EXERCISE BRIEF — Lay out every line of the records below as a numbered list, omitting blank lines and leaving the pictures out.

━━━━━ EXERCISE INPUT ━━━━━

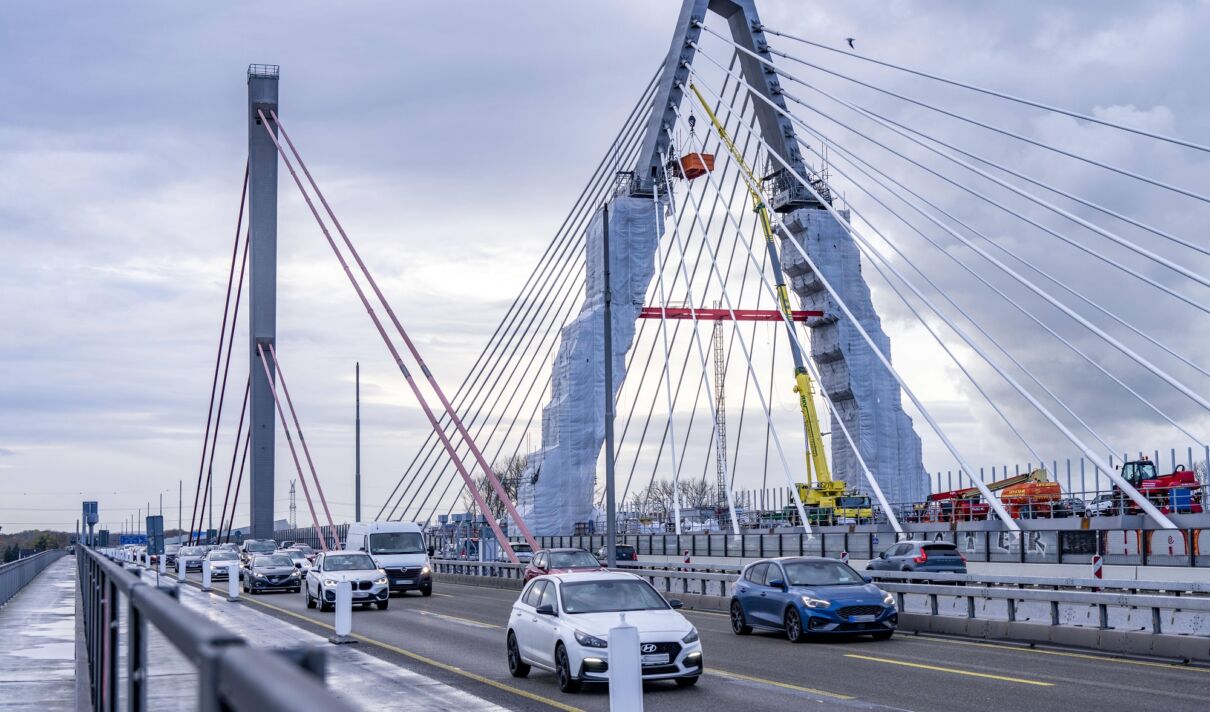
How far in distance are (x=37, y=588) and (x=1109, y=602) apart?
35.8m

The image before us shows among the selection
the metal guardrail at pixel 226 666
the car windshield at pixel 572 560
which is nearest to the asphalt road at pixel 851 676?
the car windshield at pixel 572 560

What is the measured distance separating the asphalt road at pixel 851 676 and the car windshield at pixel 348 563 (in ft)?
22.9

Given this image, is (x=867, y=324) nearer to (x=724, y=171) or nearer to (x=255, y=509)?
(x=724, y=171)

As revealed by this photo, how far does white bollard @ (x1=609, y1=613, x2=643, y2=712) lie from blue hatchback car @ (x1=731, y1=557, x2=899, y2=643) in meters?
11.2

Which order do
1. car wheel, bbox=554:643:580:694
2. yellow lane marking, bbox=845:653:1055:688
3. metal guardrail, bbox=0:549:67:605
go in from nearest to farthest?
car wheel, bbox=554:643:580:694 < yellow lane marking, bbox=845:653:1055:688 < metal guardrail, bbox=0:549:67:605

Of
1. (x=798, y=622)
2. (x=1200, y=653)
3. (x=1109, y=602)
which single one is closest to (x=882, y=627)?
(x=798, y=622)

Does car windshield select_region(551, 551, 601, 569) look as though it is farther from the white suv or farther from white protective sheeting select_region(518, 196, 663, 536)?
white protective sheeting select_region(518, 196, 663, 536)

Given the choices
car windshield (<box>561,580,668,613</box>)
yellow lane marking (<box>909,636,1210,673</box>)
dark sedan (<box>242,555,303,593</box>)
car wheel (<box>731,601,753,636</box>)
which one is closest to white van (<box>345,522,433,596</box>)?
dark sedan (<box>242,555,303,593</box>)

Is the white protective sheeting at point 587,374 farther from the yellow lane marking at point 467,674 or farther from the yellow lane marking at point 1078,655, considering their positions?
the yellow lane marking at point 1078,655

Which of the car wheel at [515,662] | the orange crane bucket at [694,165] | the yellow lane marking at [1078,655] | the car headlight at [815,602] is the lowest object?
the yellow lane marking at [1078,655]

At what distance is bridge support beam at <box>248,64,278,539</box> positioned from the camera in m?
62.0

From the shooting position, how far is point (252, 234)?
6206cm

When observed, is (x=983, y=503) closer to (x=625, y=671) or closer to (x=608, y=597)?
(x=608, y=597)

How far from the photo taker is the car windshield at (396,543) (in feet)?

━━━━━

THE SOLUTION —
1. How far in distance are (x=37, y=588) and (x=1109, y=602) apart?
2. 35.8m
3. The image before us shows among the selection
4. the metal guardrail at pixel 226 666
5. the car windshield at pixel 572 560
6. which is nearest to the asphalt road at pixel 851 676?
7. the car windshield at pixel 572 560
8. What is the measured distance separating the asphalt road at pixel 851 676 and the car windshield at pixel 348 563 (in ft)?
9. 22.9
10. Given this image, is (x=867, y=324) nearer to (x=724, y=171) or nearer to (x=255, y=509)?
11. (x=724, y=171)
12. As revealed by this photo, how far does white bollard @ (x1=609, y1=613, x2=643, y2=712) lie from blue hatchback car @ (x1=731, y1=557, x2=899, y2=643) in meters?
13. 11.2
14. Which order do
15. 1. car wheel, bbox=554:643:580:694
16. 2. yellow lane marking, bbox=845:653:1055:688
17. 3. metal guardrail, bbox=0:549:67:605
18. go in from nearest to farthest?
19. car wheel, bbox=554:643:580:694 < yellow lane marking, bbox=845:653:1055:688 < metal guardrail, bbox=0:549:67:605
20. Of
21. 1. (x=798, y=622)
22. 2. (x=1200, y=653)
23. 3. (x=1109, y=602)
24. which single one is closest to (x=882, y=627)?
25. (x=798, y=622)
26. Does car windshield select_region(551, 551, 601, 569) look as though it is farther from the white suv or farther from white protective sheeting select_region(518, 196, 663, 536)?
27. white protective sheeting select_region(518, 196, 663, 536)
28. Given the choices
29. car windshield (<box>561,580,668,613</box>)
30. yellow lane marking (<box>909,636,1210,673</box>)
31. dark sedan (<box>242,555,303,593</box>)
32. car wheel (<box>731,601,753,636</box>)
33. which one is closest to white van (<box>345,522,433,596</box>)?
34. dark sedan (<box>242,555,303,593</box>)
35. Is the white protective sheeting at point 587,374 farther from the yellow lane marking at point 467,674 or farther from the yellow lane marking at point 1078,655, considering their positions?
36. the yellow lane marking at point 1078,655
37. Which of the car wheel at [515,662] | the orange crane bucket at [694,165] | the yellow lane marking at [1078,655] | the car headlight at [815,602] is the lowest object?
38. the yellow lane marking at [1078,655]
39. At what distance is bridge support beam at <box>248,64,278,539</box> positioned from the camera in m?
40. 62.0
41. From the shooting position, how far is point (252, 234)?
42. 6206cm
43. When observed, is (x=983, y=503) closer to (x=625, y=671) or closer to (x=608, y=597)?
44. (x=608, y=597)
45. How far from the photo taker is the car windshield at (396,543) (in feet)?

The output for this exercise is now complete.